▸ What this task involves
Reproduce the following material word for word, from start to finish, omitting the pictures.

▸ Task input
— Begin —
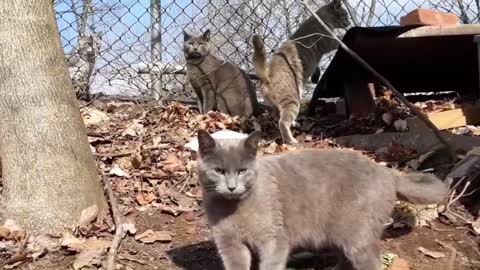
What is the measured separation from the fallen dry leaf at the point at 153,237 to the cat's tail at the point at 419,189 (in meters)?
1.20

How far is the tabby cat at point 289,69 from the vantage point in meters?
5.24

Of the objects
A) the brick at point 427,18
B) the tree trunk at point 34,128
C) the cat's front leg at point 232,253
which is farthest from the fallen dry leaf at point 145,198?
the brick at point 427,18

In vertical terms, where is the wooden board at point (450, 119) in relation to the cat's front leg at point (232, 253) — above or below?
above

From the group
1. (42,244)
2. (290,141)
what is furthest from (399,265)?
(290,141)

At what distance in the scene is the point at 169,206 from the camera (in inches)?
153

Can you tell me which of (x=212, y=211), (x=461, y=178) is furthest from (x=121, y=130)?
(x=461, y=178)

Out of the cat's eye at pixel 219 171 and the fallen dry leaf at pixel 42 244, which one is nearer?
the cat's eye at pixel 219 171

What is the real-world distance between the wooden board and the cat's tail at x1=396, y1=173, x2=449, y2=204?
1543mm

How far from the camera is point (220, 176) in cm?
301

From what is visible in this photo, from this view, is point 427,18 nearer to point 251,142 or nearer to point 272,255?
point 251,142

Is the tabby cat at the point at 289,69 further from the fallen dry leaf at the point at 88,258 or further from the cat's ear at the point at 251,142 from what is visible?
the fallen dry leaf at the point at 88,258

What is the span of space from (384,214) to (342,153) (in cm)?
36

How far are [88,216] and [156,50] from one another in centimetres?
291

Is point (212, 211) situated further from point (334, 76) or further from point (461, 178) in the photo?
point (334, 76)
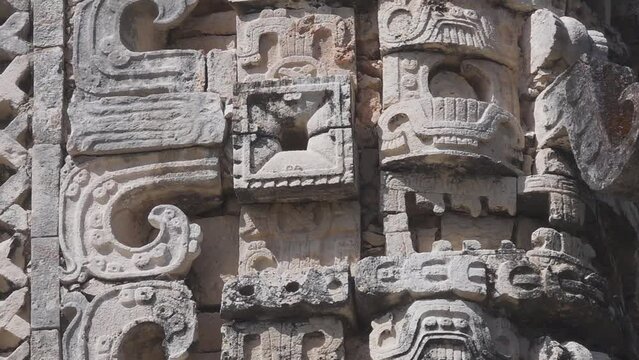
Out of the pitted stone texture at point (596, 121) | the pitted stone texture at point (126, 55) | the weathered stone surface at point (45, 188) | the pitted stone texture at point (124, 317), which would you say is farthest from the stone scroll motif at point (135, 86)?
the pitted stone texture at point (596, 121)

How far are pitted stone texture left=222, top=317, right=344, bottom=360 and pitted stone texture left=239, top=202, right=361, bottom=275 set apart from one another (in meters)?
0.31

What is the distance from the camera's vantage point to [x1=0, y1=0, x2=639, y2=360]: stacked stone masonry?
11312mm

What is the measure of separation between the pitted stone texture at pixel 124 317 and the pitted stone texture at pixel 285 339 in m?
0.21

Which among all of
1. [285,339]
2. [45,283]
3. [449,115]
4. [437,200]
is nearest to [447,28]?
[449,115]

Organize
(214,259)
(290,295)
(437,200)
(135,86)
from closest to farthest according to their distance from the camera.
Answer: (290,295), (437,200), (214,259), (135,86)

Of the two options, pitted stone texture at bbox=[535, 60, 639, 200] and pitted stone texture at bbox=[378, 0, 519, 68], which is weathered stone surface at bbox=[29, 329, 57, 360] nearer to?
pitted stone texture at bbox=[378, 0, 519, 68]

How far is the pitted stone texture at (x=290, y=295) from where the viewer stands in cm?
1128

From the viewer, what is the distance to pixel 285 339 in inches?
445

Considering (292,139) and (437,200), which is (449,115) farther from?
(292,139)

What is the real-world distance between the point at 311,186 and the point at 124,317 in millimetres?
1013

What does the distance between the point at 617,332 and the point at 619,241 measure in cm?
74

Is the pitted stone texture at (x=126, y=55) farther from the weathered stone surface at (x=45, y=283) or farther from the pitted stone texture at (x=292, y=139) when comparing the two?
the weathered stone surface at (x=45, y=283)

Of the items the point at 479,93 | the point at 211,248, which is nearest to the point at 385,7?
the point at 479,93

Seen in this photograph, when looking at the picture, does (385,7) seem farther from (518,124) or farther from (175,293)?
(175,293)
— End —
▸ Task result
What is the measured separation from the fallen dry leaf at the point at 153,237 to the cat's tail at the point at 419,189 (in meters)?
1.20

How far is the tabby cat at point 289,69 from the vantage point in meters?
5.24

Of the objects
A) the brick at point 427,18
B) the tree trunk at point 34,128
C) the cat's front leg at point 232,253
which is farthest from the fallen dry leaf at point 145,198?
the brick at point 427,18

In vertical terms, where is the wooden board at point (450, 119) in relation to the cat's front leg at point (232, 253) — above or below?
above

From the group
1. (42,244)
2. (290,141)
what is furthest from (399,265)?
(290,141)

At what distance in the scene is the point at 169,206 from the camera (in inches)?
153

Can you tell me which of (x=212, y=211), (x=461, y=178) is furthest from (x=121, y=130)?
(x=461, y=178)

Out of the cat's eye at pixel 219 171 and the fallen dry leaf at pixel 42 244, which one is nearer?
the cat's eye at pixel 219 171

What is the real-world distance between the wooden board and the cat's tail at x1=396, y1=173, x2=449, y2=204?
1543mm

How far from the camera is point (220, 176) in cm?
301

From what is visible in this photo, from this view, is point 427,18 nearer to point 251,142 or nearer to point 272,255?
point 251,142

Is the tabby cat at the point at 289,69 further from the fallen dry leaf at the point at 88,258 or further from the cat's ear at the point at 251,142 from what is visible?
the fallen dry leaf at the point at 88,258

What is the span of space from (384,214) to (342,153) (in cm)?
36

How far are [88,216] and [156,50] from one another in centimetres?
291

Is point (212, 211) situated further from point (334, 76) or further from point (461, 178) in the photo?
point (334, 76)
Out of the pitted stone texture at point (596, 121) | the pitted stone texture at point (126, 55) | the weathered stone surface at point (45, 188) | the pitted stone texture at point (124, 317), which would you say is farthest from the stone scroll motif at point (135, 86)?
the pitted stone texture at point (596, 121)

How far are pitted stone texture left=222, top=317, right=344, bottom=360 and pitted stone texture left=239, top=202, right=361, bottom=275 set apart from one another (in meters)?
0.31

What is the distance from the camera's vantage point to [x1=0, y1=0, x2=639, y2=360]: stacked stone masonry?
11312mm

What is the measure of separation between the pitted stone texture at pixel 124 317 and the pitted stone texture at pixel 285 339 in m?
0.21

Which among all of
1. [285,339]
2. [45,283]
3. [449,115]
4. [437,200]
is nearest to [447,28]?
[449,115]

Organize
(214,259)
(290,295)
(437,200)
(135,86)
from closest to farthest according to their distance from the camera.
Answer: (290,295), (437,200), (214,259), (135,86)

Of the two options, pitted stone texture at bbox=[535, 60, 639, 200] and pitted stone texture at bbox=[378, 0, 519, 68], which is weathered stone surface at bbox=[29, 329, 57, 360] nearer to?
pitted stone texture at bbox=[378, 0, 519, 68]

How far is the pitted stone texture at (x=290, y=295) from where the viewer stands in cm?
1128

From the viewer, what is the distance to pixel 285 339 in inches?
445

Considering (292,139) and (437,200), which is (449,115) farther from?
(292,139)

What is the real-world distance between the point at 311,186 and the point at 124,317 in millimetres?
1013

What does the distance between the point at 617,332 and the point at 619,241 measure in cm?
74

Is the pitted stone texture at (x=126, y=55) farther from the weathered stone surface at (x=45, y=283) or farther from the pitted stone texture at (x=292, y=139) when comparing the two?
the weathered stone surface at (x=45, y=283)

Of the items the point at 479,93 | the point at 211,248, which is nearest to the point at 385,7?
the point at 479,93

Seen in this photograph, when looking at the picture, does (385,7) seem farther from (518,124) or farther from (175,293)?
(175,293)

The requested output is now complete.